◆ **CHECK YOUR UNDERSTANDING**
(1) In the thread about rust-analyzer's RAM use, how large is the target directory after the check?
(2) Retype the thread about rust-analyzer's RAM use from "matklad (Apr 20 2021 at 11:10, on" to "majority of code).".

START EXCERPT TO READ

Stream: t-compiler/rust-analyzer

Topic: How much Ram do we need?


matklad (Apr 20 2021 at 11:07, on Zulip):

I am again thinking that our ram consumption seems unreasonable

matklad (Apr 20 2021 at 11:07, on Zulip):

In the rust-analyzer directory, I did rm ./target -rf && cargo check && cargo vendor && cat vendor/**.rs > all.rs

matklad (Apr 20 2021 at 11:08, on Zulip):

So, the size of all our vendored deps is 37 megs

matklad (Apr 20 2021 at 11:08, on Zulip):

the size of the target directory after check is 500 megs

matklad (Apr 20 2021 at 11:10, on Zulip):

I think the size of the target should represent the upper bound on rust-analyzer's ram consumption -- cargo check processes everything, while we ignore function bodies (which should be the majority of code).

END EXCERPT TO READ
START RECORDS SUPPLIED

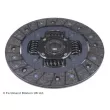 Disque d'embrayage BLUE PRINT ADK83132 - Visuel 2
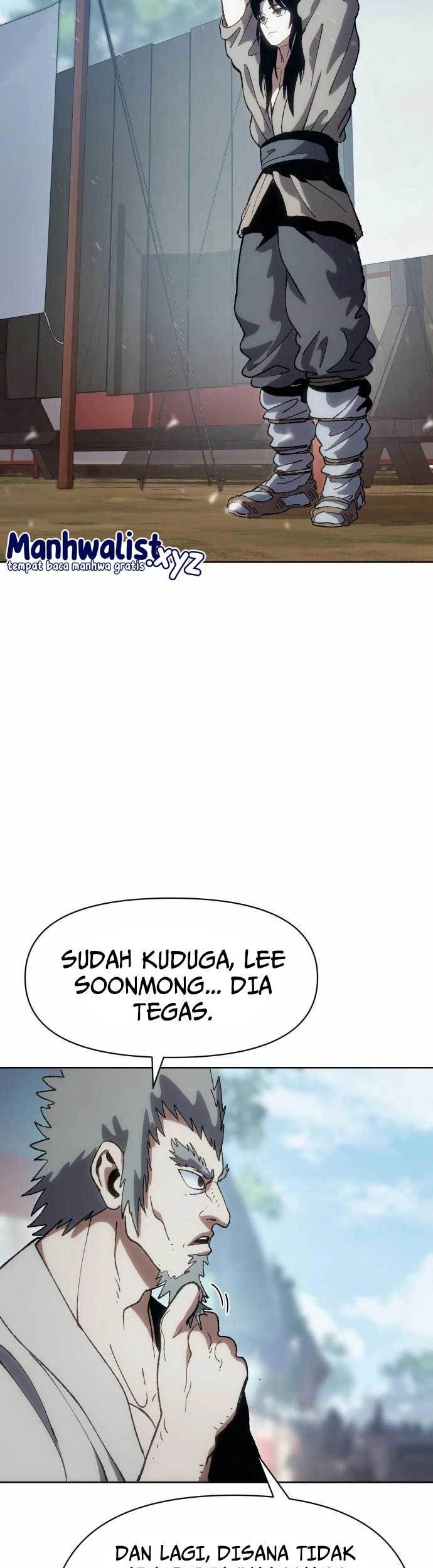 Informer Chapter 07 page 35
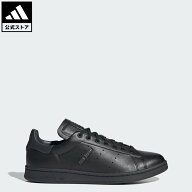 【公式】アディダス adidas 返品可 ソーシャルギフト対象 ライフスタイル スタンスミス Lux / Stan Smith…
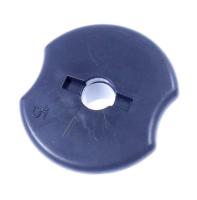 WHIRLPOOL/INDESIT Knöpfe/ knopf/ taste                                         488000858333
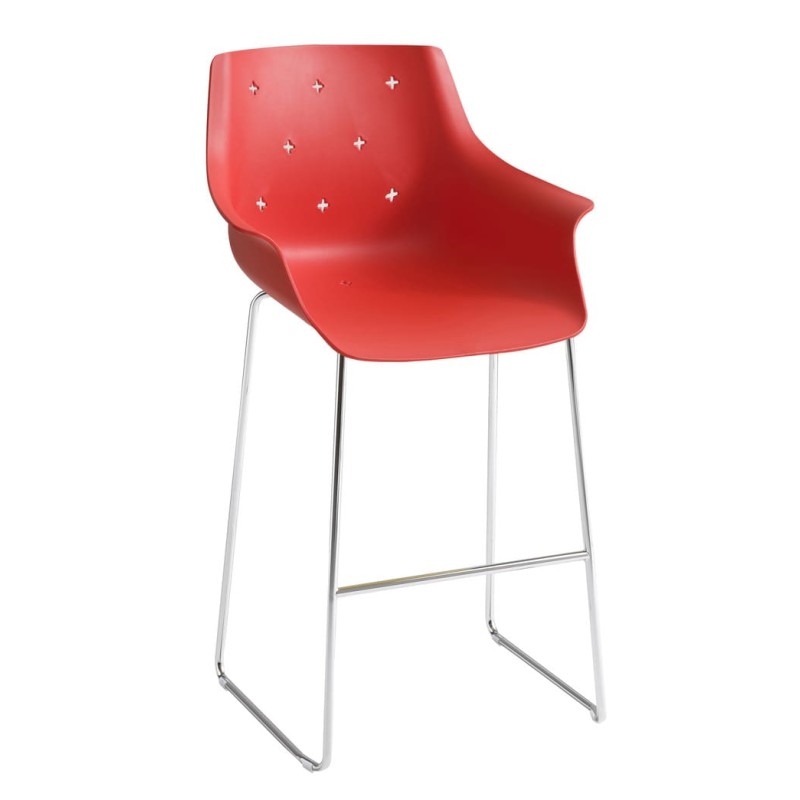 Taburete More ST 76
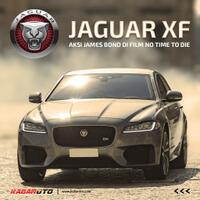 aksi-jaguar-xf-kejar-james-bond-di-film-no-time-to-die
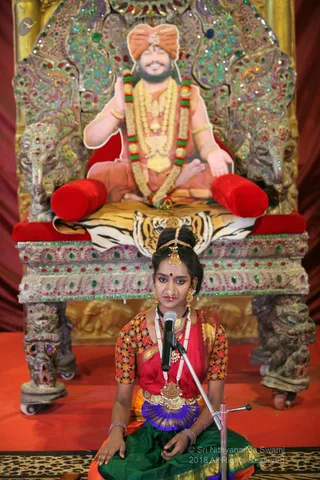 http://nithyananda.org/sites/default/files/photo-gallery/2018-11Nov-27-nithyananda-diary_bengaluru-aadheenam_uttamotama-seva_IMG_9942.JPG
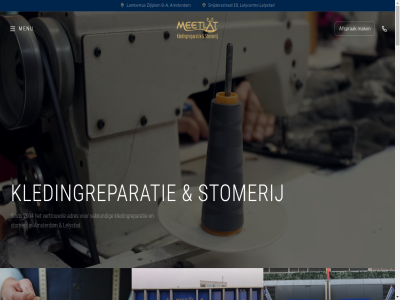 00 020 021 032 0607 09 10 1067 13 17 18 2004 2026 24 27 4.5 4.7 448 45 5723 8 8224 a aa aanpass aanzet achter adres advies af afmet afsprak all allemal amsterdam ander atakan atelier bankkussen bedrijv beetj beid bekijk bel bell bent bereik beteken beter binn blazer blij bootkussen broek bruiloft buurt by centrum cleaning colbert contact daarnaast dam dekbed dezelfd di diamant dienst dienstenoverzicht dry echt echter enorm ervar ervor familiebedrijf foto gaatj galerij gebracht gemaakt geopend geregeld gerepareerd gerust geslot gespecialiseerd geuzenveld goed goedkoper goei googl gordijn gratis helas help herstell hom hotel huet i ildiko info@kledingreparatiemeetlat.nl informatie inkort innem jack japon jar jarenlang jas jasj jass js juist jurk kapot kijkj klant klar kleding kledingreparatie kleermaker kler knop kom kop kort korter kos krijgt kunt lambertus lang langer lat later leerreparatie lelycentr lelystad ler les lever ligt locatiedetail locaties lop ma maatwerk mad mak makkelijk mantel mat materiaal meetlat menu meten milieu minut moet motorjass naaimachines nad nem nieuw nieuw-west nodig omgev ongevraagd ontdek onz open organisatie osdorp overgordijn overhemd pagina pak pantalon peter precies prijz prijzig professionel raambekled radux recht reinig reparaties reparer review riem rit rok rout ruw s samantha samenwerk sara scherm scheurtj servic sind slotermer sluit snel snijdersstrat sollicitatie soort special specialist spijkerbroek stan stoelhoez stoff stom stomerij stomerijdienst strijkservic suèd terecht terug textiel thuiskomst top trouwjurk twee uitziet vak vaker vakkund vakmanschap vastzat verhal vertrouw vertrouwd vervang vervoer verwijder vest vestig vindt vitrages vlakbij vlek voering voorbehoud vouwgordijn vr vriendelijk wass we wel wer werk werkkled werkt west wet wij wijk wilt winkel winterjas with woll woningtextiel za zak zakelijk zeker zie zijlplein zit zoek zoekt zorg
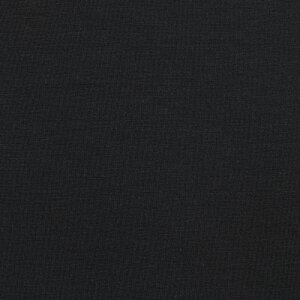 Additional Image 2 - a black surface with white text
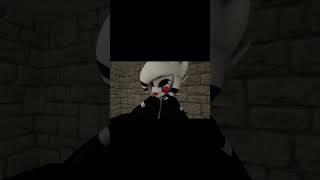 Fnia Do You Got Any Ibuprofen Sfm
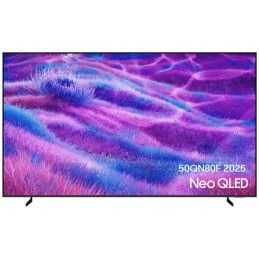 LINDY|Adaptador HDMI LINDY 38158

END RECORDS SUPPLIED

◆ **OUTPUTS FOR THE TASKS**
(1) 500 megs

(2)
matklad (Apr 20 2021 at 11:10, on Zulip):

I think the size of the target should represent the upper bound on rust-analyzer's ram consumption -- cargo check processes everything, while we ignore function bodies (which should be the majority of code).